The striking image was released yesterday by ESA at the EuroScience Open Forum in Turin. It is the first of four or five full-sky surveys to be delivered by the satellite which orbits a point in space 1.5 million km away from Earth.

If nothing else, it proved that all systems on board Planck are operating properly, Prof Nazzareno Mandolesi of the Italian National Institute of Astrophysics told the meeting in Turin. “The satellite is very healthy, the instruments are working perfectly.”

The satellite gathers monumental amounts of information but not of a kind that you can see. Instead of capturing visible wavelengths it sees only in the microwave range, something that enables it to read one of the most important cosmological clues about the origins of the universe, the cosmic microwave background.

This is a very faint heat signature left behind when the universe was formed in the Big Bang.

This involved a massive release of energy that changed into the matter in the universe we see today.

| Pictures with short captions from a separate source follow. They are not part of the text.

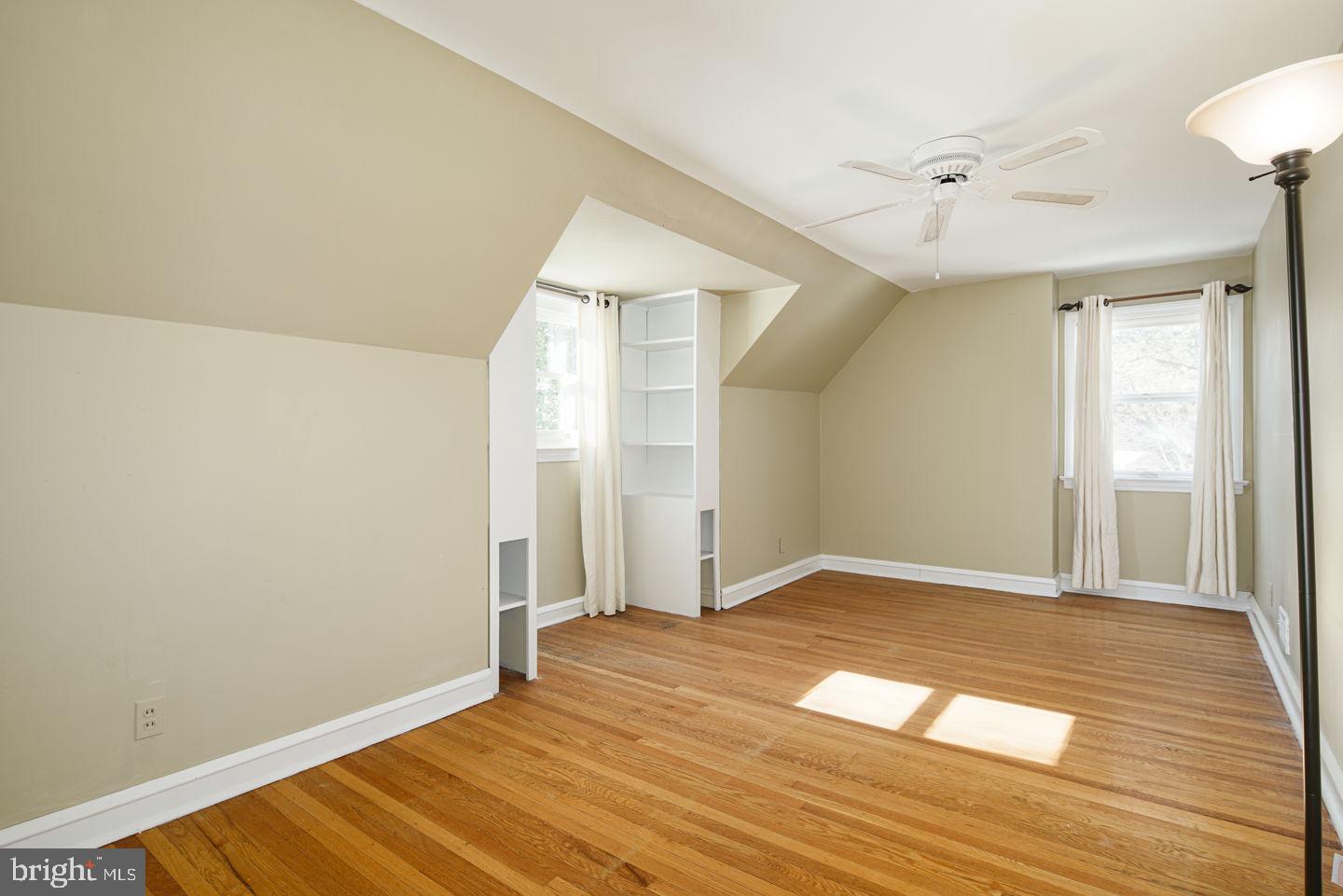 628 Magill Road Swarthmore, PA 19081 - Photo 22 of 40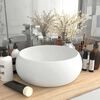 Product Thumbnail Image 2 of 6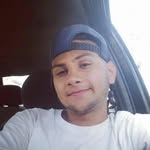 Enrique Lugo Quintero - @enriquelugoquintero - Instagram
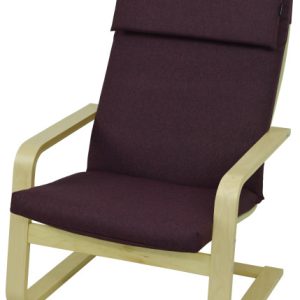 Poduszka na fotel IKEA POANG PELLO NOAH 625 329932 Poduszka na fotel IKEA POANG PELLO NOAH 625 329932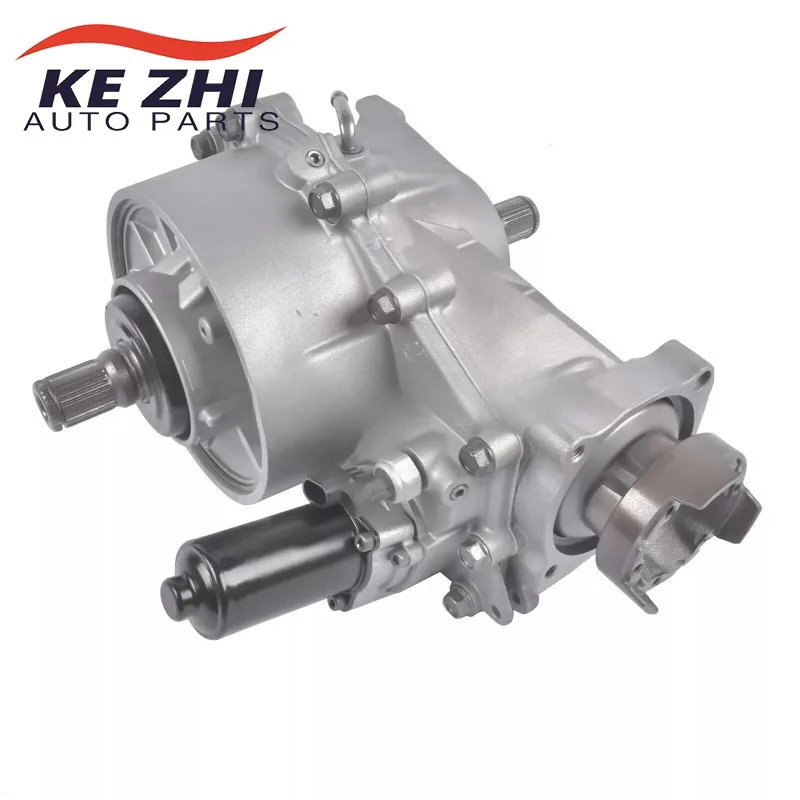 

Держатель дифференциала заднего моста в сборе для Jeep Cherokee 2019-2022 OEM 53010758AF 53010758AH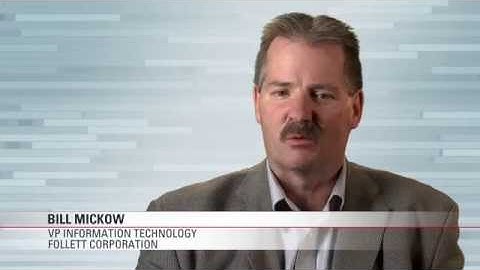 Accelerate Your Sales Performance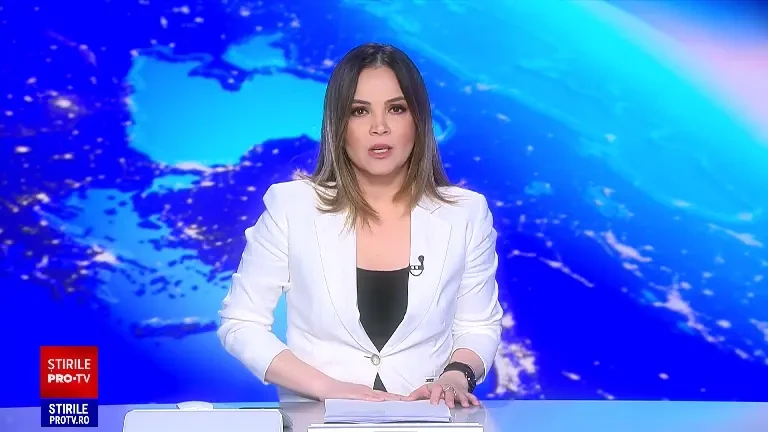 Un bebeluș de 7 luni a fost ucis în bătaie de concubinul mamei sale. „Îl enerva că plânge prea mult”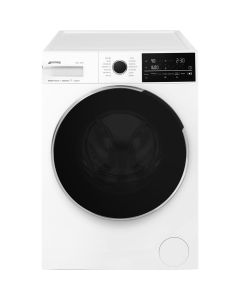 Smeg WNP96SLAAUK Washing Machine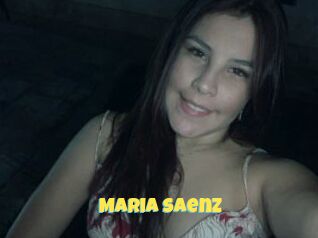 Maria_saenz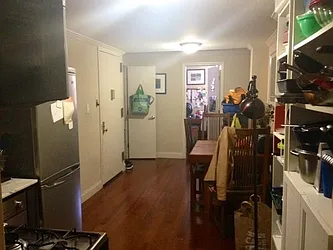 Rented by Westminster Management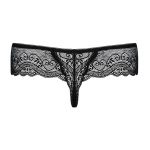 Obsessive_miamor_thong_2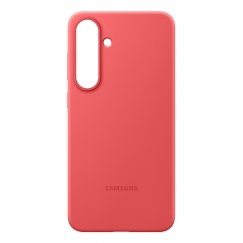 Samsung EF-PS936CREGWW mobiiltelefoni ümbris 17 cm (6.7") Kate Punane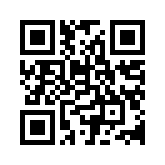 QR-Code https://ppt.cc/FZDG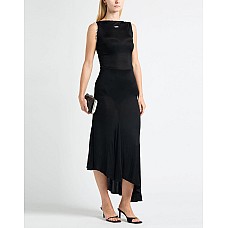 Вечерние платья OFF-WHITE™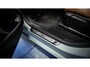 BMW X3 XDrive30e High Executive M Sport |Brooklyn Grau|LASER|Trekhaak|HUD|HiFi|360°|12/2021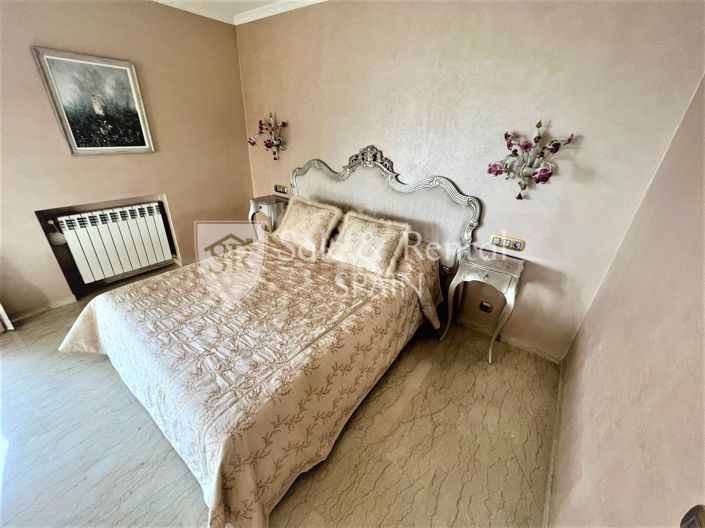 Image No.17-Villa de 10 chambres à vendre à Sant Feliu de Guíxols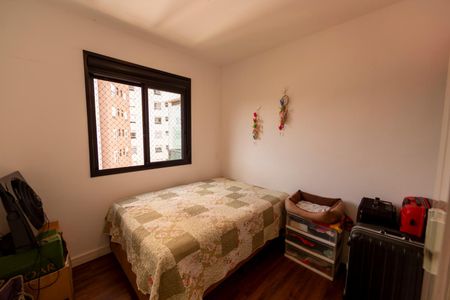 Apartamento à venda com 116m², 3 quartos e 2 vagasSuite 2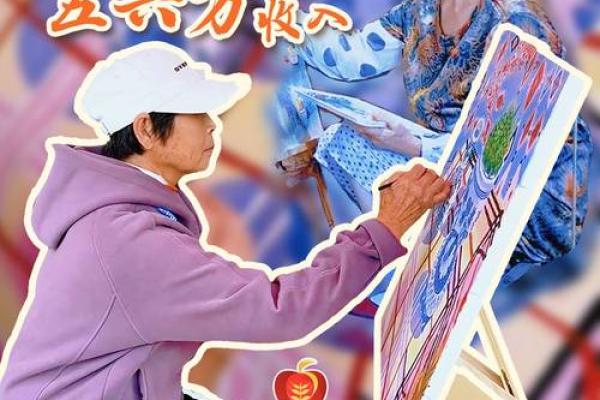 九月节庆与农耕文化的深度交织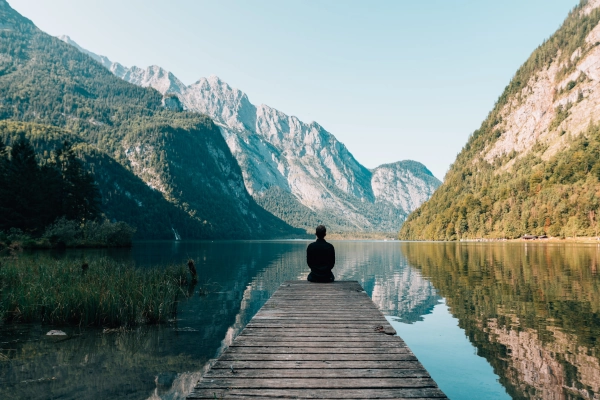 emotional intelligence - leadership wellbeing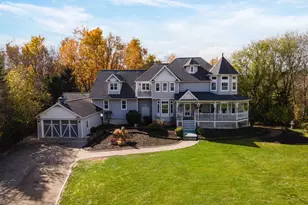 107 Lamine Ln, Combined Locks, WI 54113 - Photo 61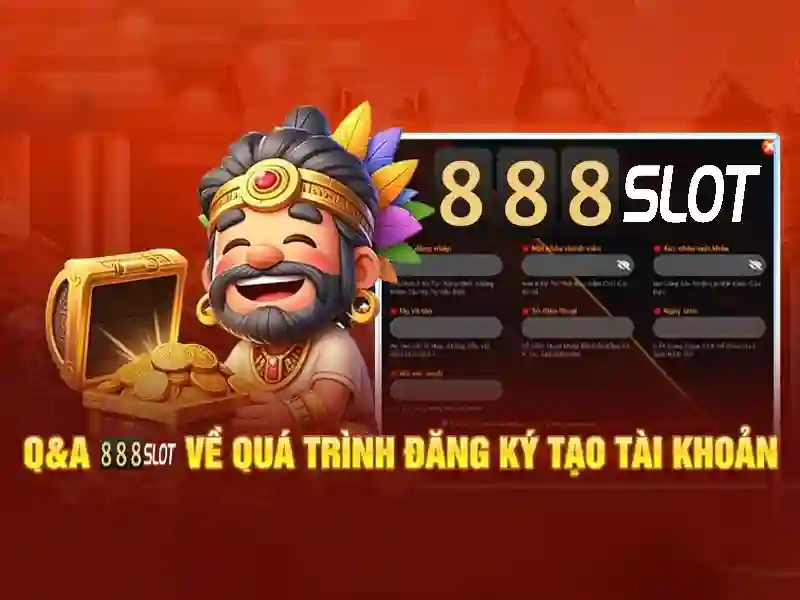 888 slot tải app – Tổng quan chủ đề và giá trị cốt lõi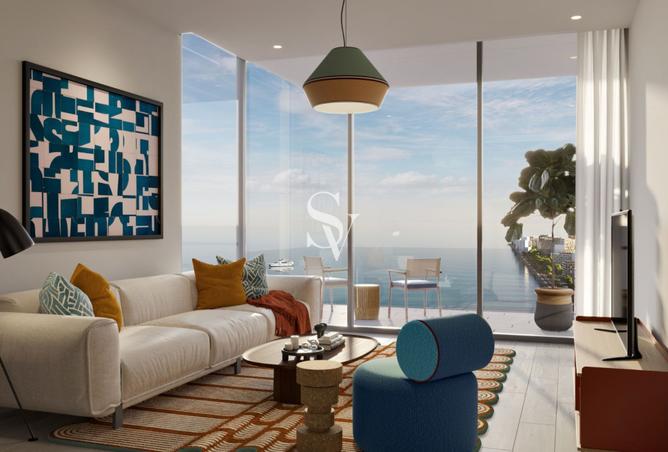 15567651 - صورة العقار 3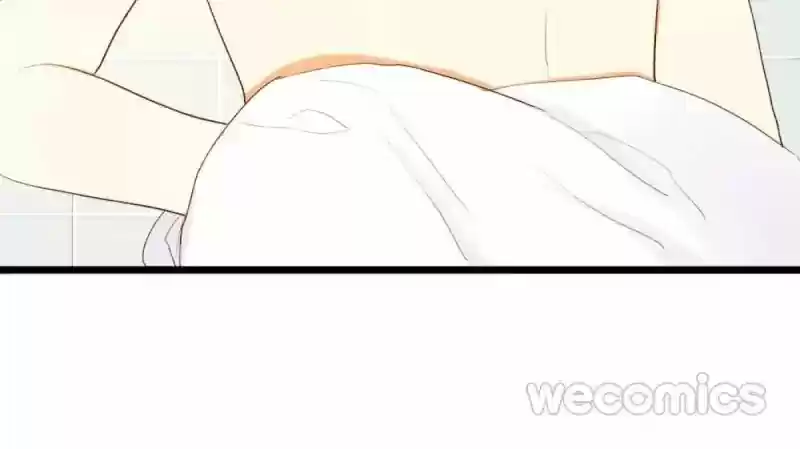 Dragon Boys' Love Affairs Chapter 19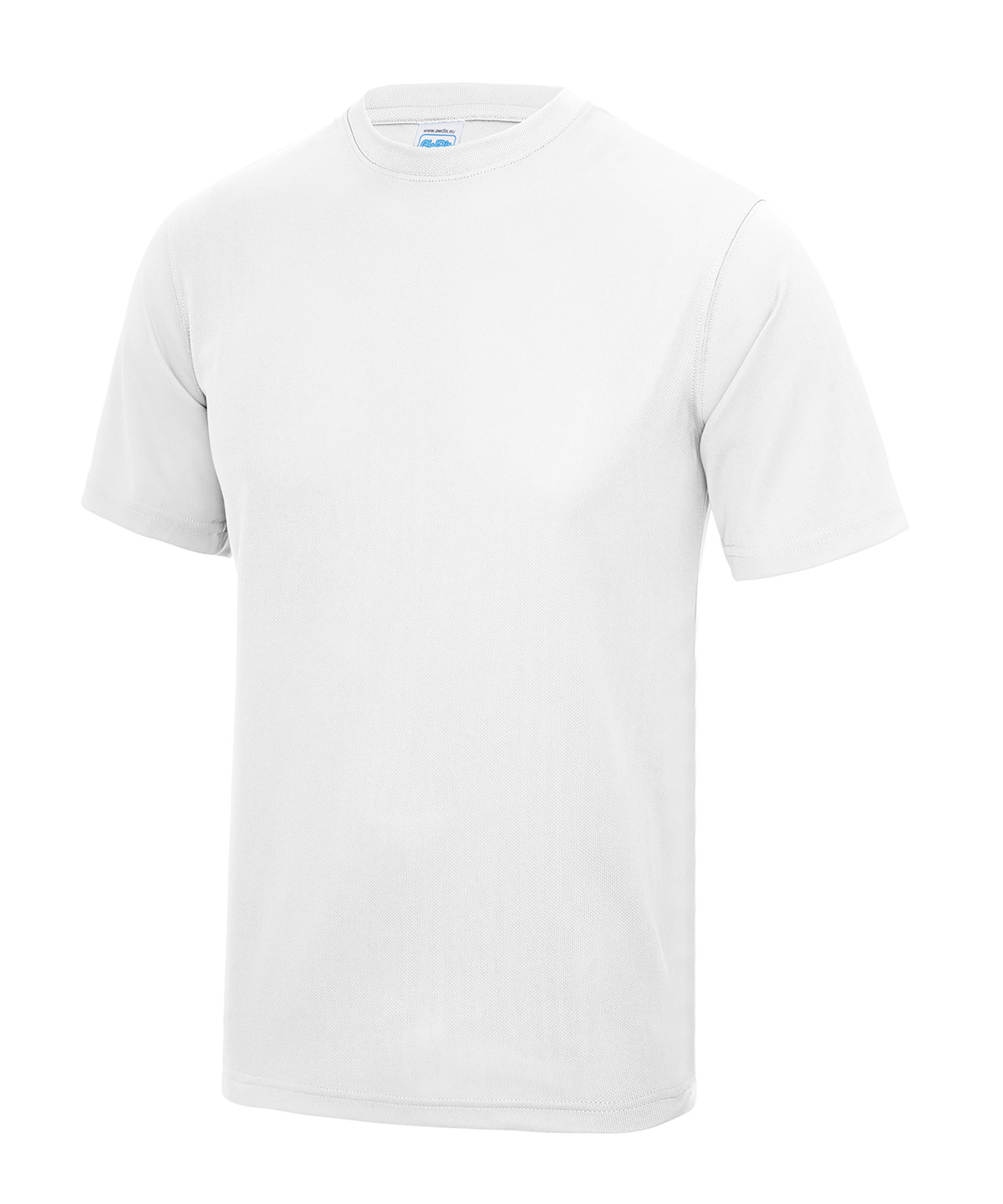 5c5c3e3deb9f5b1c75ce3e0a7a63e8b3 4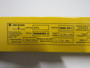 Allen-Bradley 442L-RA40930CBCD_A Light Curtain Receiver 0-19m Range USED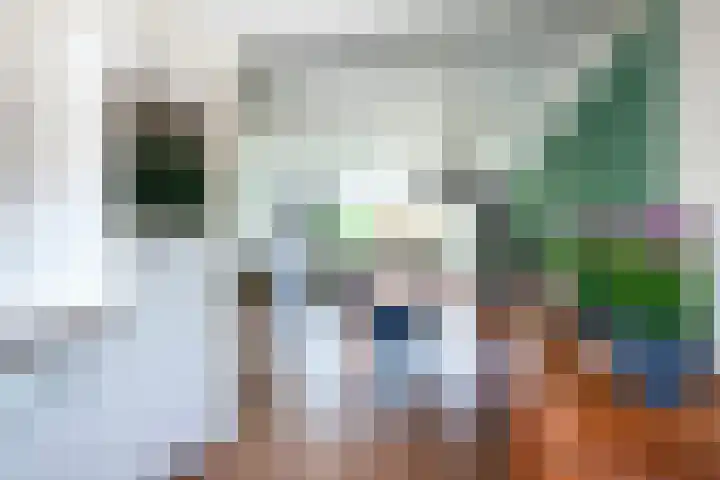 de Hoeve 28 Kamerik thumbnail 14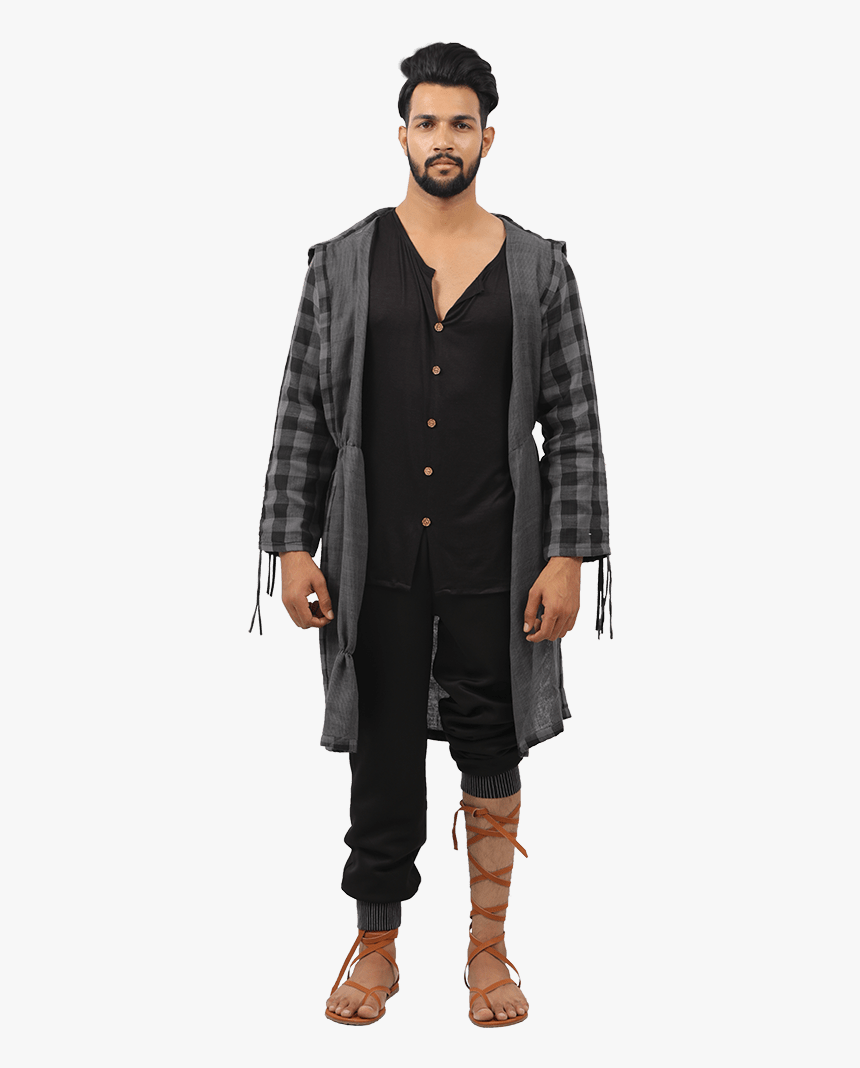 Costume, HD Png Download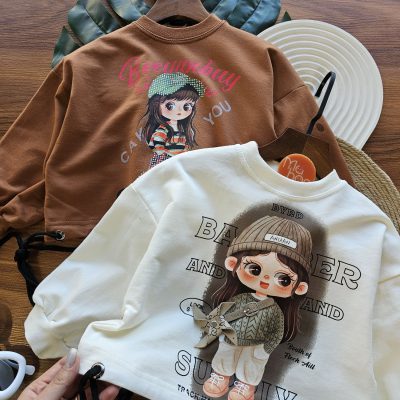 ۰۸۲۷_کراپ دخترک سفید قهوه ای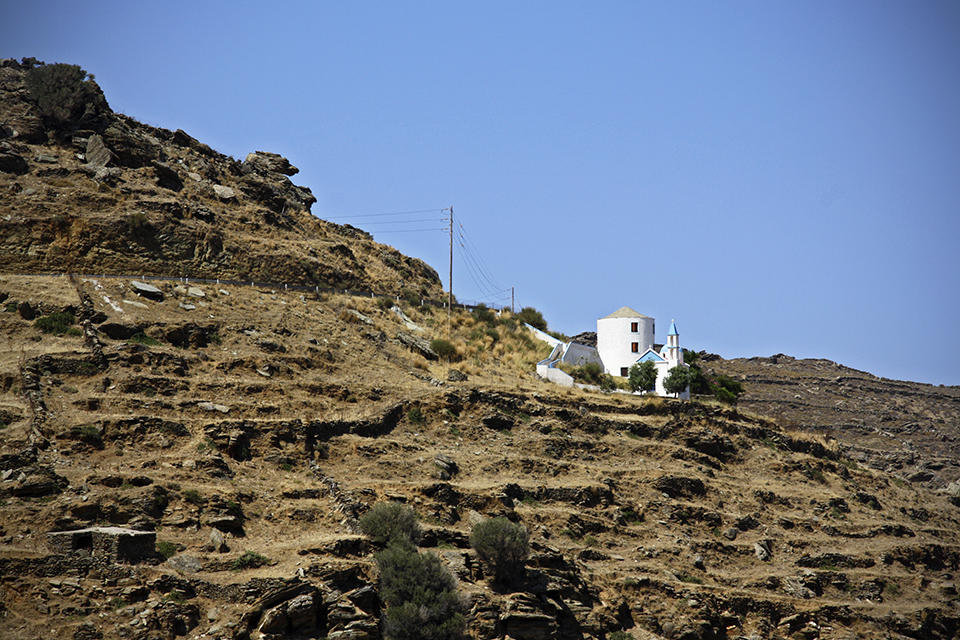 tinos-grece-cyclades-15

The satellite can pick up this faint heat signal even though it registers at less than 270 degrees below zero. Achieving this is akin to trying to feel the heat from a candle placed a mile away. Even so, being able to see that signal is very important because it tells scientists about a time just 379,000 years after the Big Bang, Prof Mandolesi said.

The heat from the Big Bang spread out in all directions and was intensely hot but, as it expanded, it cooled. The cooling was not uniform, however, and small hot spots formed. The temperature variations acted like little seeds where the matter we see in the universe today as galaxies, first started to cluster, he explained.

The Planck satellite can see the faint remnants of this temperature difference in the cosmic microwave background, and so can read where matter began to lump together.

Not all of the hot spots have matter associated with them today but many do, he said. It was not a one-for-one distribution, rather a physical process, he said.

Even so, it will help scientists work out why the universe eventually took the shape and structure it now has.

The data analysis of this first full survey by Planck will not be complete for about two years however, such is the volume of data to be studied.

The image shows two things, a side view of our Milky Way galaxy in the foreground, and the cosmic microwave background behind it. The galaxy shows as blue and white while the microwave background shows as red.

The line across the centre is the densely populated central slice of the galaxy.